Checking for multicollinearity

What is the Variance Inflation Factor (VIF) Test?

The Variance Inflation Factor (VIF) is a tool that you can use to check for multicollinearity in your regression model. Multicollinearity occurs when two or more independent variables in a regression model are highly correlated with each other, which can lead to inaccurate and unreliable estimates of the regression coefficients.

Before you can perform the VIF test, you must:

  • Have created a linear regression model.
  • Have several independent variables that you think might be correlated with each other.

How is the test implemented?

Implementation in R with an example

In R, you can calculate the VIF using the car package:

#Install and load package
install.packages("car")
library(car)

# Create a fictional dataset
set.seed(123) x1 <- rnorm(100)
x2 <- x1 + rnorm(100, sd=0.5)
y <- 3 + 2x1 + 0.5x2 + rnorm(100)
data <- data.frame(y, x1, x2)

# Create regression model
model <- lm(y ~ x1 + x2, data=data)

#Calculate VIF
vif(model)

This code will return the VIF value for each independent variable in your model.

Implementation in SPSS

In SPSS:

Conduct a linear regression: “Analyze” > “Regression” > “Linear”.

Add the dependent variable and the independent variables.

Under “Statistics”, select “Collinearity Diagnostics”.

Click “OK”.

In the results, you will find the VIF value for each independent variable.

Implementation in JASP

In JASP:

Select “Regression” > “Linear Regression”.

Add the dependent variable and the independent variables.

Activate the “Collinearity” option.

The “Collinearity” table will show you the VIF for each variable.

How do you interpret and report the Variance Inflation Factor?

Suppose you get a VIF value of 5 for x1 and 4.5 for x2.
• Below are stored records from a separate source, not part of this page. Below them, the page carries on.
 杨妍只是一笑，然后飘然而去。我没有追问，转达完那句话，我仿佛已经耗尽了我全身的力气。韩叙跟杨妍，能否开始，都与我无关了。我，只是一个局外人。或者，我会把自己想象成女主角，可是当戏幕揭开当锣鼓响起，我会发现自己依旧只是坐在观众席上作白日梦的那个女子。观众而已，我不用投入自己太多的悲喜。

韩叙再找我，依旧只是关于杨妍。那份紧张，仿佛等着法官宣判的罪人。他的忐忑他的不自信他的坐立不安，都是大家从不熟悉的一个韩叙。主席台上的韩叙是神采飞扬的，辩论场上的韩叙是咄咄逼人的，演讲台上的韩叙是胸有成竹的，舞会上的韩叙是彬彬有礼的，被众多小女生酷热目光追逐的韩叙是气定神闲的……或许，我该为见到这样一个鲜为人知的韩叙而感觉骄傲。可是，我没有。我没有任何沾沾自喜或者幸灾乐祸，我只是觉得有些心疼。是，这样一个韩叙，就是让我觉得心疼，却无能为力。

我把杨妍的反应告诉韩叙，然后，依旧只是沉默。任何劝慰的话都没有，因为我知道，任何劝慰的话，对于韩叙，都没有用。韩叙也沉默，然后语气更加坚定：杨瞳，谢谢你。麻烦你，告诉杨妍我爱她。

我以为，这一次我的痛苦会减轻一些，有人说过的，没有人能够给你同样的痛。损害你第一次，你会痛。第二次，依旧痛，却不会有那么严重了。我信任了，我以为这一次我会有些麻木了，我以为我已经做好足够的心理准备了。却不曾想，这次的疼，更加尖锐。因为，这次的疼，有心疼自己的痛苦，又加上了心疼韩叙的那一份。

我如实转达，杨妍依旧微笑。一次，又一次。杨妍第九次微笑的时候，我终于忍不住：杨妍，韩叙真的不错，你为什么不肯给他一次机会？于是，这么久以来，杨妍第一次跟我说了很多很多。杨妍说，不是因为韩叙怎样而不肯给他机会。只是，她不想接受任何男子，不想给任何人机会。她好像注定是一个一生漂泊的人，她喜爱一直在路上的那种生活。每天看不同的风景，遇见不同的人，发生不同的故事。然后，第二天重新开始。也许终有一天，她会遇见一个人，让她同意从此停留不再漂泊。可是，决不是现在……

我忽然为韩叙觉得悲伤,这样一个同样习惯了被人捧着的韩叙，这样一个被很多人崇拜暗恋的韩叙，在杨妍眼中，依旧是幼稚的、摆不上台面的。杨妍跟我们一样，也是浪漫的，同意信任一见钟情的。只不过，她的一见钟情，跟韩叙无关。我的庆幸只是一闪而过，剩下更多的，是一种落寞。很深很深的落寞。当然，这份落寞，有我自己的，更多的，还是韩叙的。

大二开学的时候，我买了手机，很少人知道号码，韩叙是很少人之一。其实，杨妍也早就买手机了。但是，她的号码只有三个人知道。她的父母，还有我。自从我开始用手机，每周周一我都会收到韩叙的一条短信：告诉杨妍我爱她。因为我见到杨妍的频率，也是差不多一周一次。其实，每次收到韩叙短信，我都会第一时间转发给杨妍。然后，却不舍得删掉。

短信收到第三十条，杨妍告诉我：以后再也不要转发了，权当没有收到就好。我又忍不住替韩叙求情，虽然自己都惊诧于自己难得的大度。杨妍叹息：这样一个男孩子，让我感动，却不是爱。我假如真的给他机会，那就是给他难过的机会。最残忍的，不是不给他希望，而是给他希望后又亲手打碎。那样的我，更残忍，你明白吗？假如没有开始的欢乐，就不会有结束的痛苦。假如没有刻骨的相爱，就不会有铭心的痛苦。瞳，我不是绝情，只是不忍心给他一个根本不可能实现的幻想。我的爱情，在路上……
A VIF value of 1 indicates no multicollinearity. Generally, values above 10 are often a cause for concern, although some experts are cautious even with values above 5. In our example, the values of 5 and 4.5 would suggest that there may be multicollinearity between x1 and x2.

In APA format, you would write: “A check for multicollinearity revealed VIF values of 5 for x1 and 4.5 for x2, indicating potential multicollinearity between these variables.”

Conclusion

The Variance Inflation Factor (VIF) is an indispensable tool if you want to ensure the reliability of your regression model. Multicollinearity can distort results and lead to incorrect conclusions. It is therefore crucial to check for it and correct it if necessary. Whether in R, SPSS, or JASP, the VIF provides clarity on the presence of multicollinearity in your model.